Nasuh Mahruki: Doğa gerçekten eğer onu doğru algılayabilirseniz müthiş bir öğretmen. Size sistem içindeki yerinizi öğretiyor. Yani insan yaratılışı itibari ile kendini büyüklemeye, büyük göremeye çok meyyaldir. Ama o heybetli dağların, büyük coğrafi alanların ortasında aslında ne kadar küçük olduğunuzu görebiliyorsunuz.
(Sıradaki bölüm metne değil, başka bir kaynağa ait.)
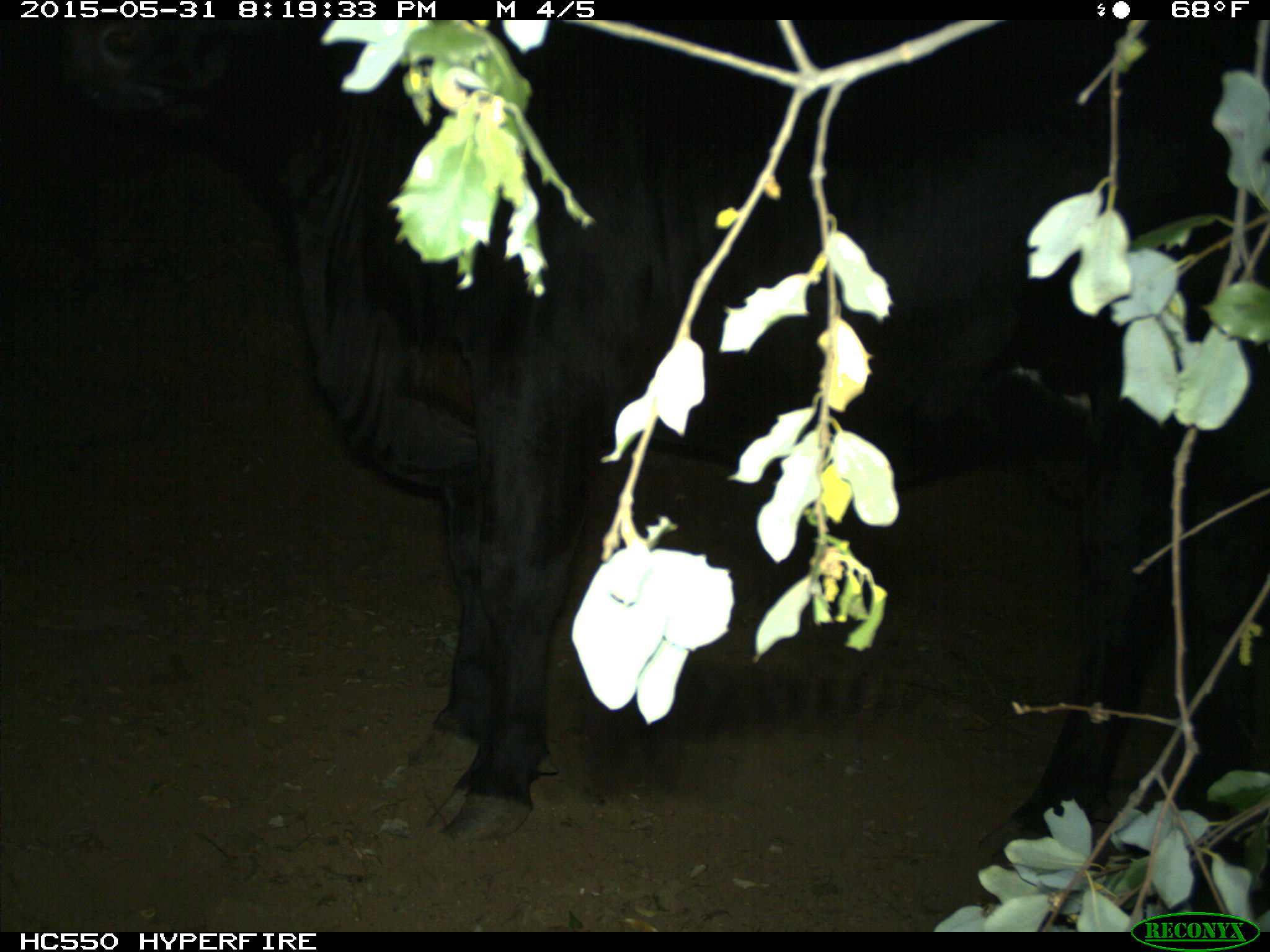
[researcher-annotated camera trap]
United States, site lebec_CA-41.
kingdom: Animalia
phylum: Chordata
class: Mammalia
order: Artiodactyla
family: Bovidae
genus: Bos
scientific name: Bos taurus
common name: domestic cow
Ama onun ötesinde bir dağın zirvesine ulaştığınızda -mesela Everest’in zirvesine- aslında küçücük önemsiz bir insancık olmanıza rağmen kararlılıkla, disiplinle, hedefe odaklı hareket etmekle ve bir takım mücadeleler sonucunda dünyanın en yüksek noktasının tepesine kadar bile ulaşabildiğinizi görüyordunuz. Hakikaten bu size, aslında bir bakıma hiçbir şey, bir bakıma her şey olma duygusunu aynı anda yaşatabilen bir durum. Başka türlü kazanamayacağınız felsefi düşünsel açılımlar da var. İyi bir gözle bakıldığında doğanın iyi bir öğretmen olduğu söylenebilir. Çünkü zaten doğa milyonlarca yıl içerisinde kendine bir sistem kurmuş. Bu da olabilecek en ideal sistem ve denge. O sistemi ne kadar iyi gözlemleyebildiyseniz -gece oluyor, gündüz oluyor, gece yaşayan hayvanlar var gündüz yaşayan hayvanlar var vs.- bütün bunların oluşturduğu bir denge sisteminin var olduğunu görebiliyorsunuz. Aslında doğanın dengesine uyum sağlamayı, uyum sağladığınızda da, bir çok konuyu çözebildiğinizi gözlemleyebiliyorsunuz. Bir tırmanış yapmaya kara verdiniz, çok güzel, ama onu uygulama aşamasına geçtiğinizde, rüzgar, soğuk, yağış gibi doğanın kendi içinde bir takım özel durumlar ve değişkenler var. Akıllı insan o süreçleri iyi anlayıp o süreçlerle uyum sağlayabilen ve onların frekansında gidebilen sporculardır.
Felsefi açılımlardan bahsettiniz? Biraz bu konuyu açar mısınız?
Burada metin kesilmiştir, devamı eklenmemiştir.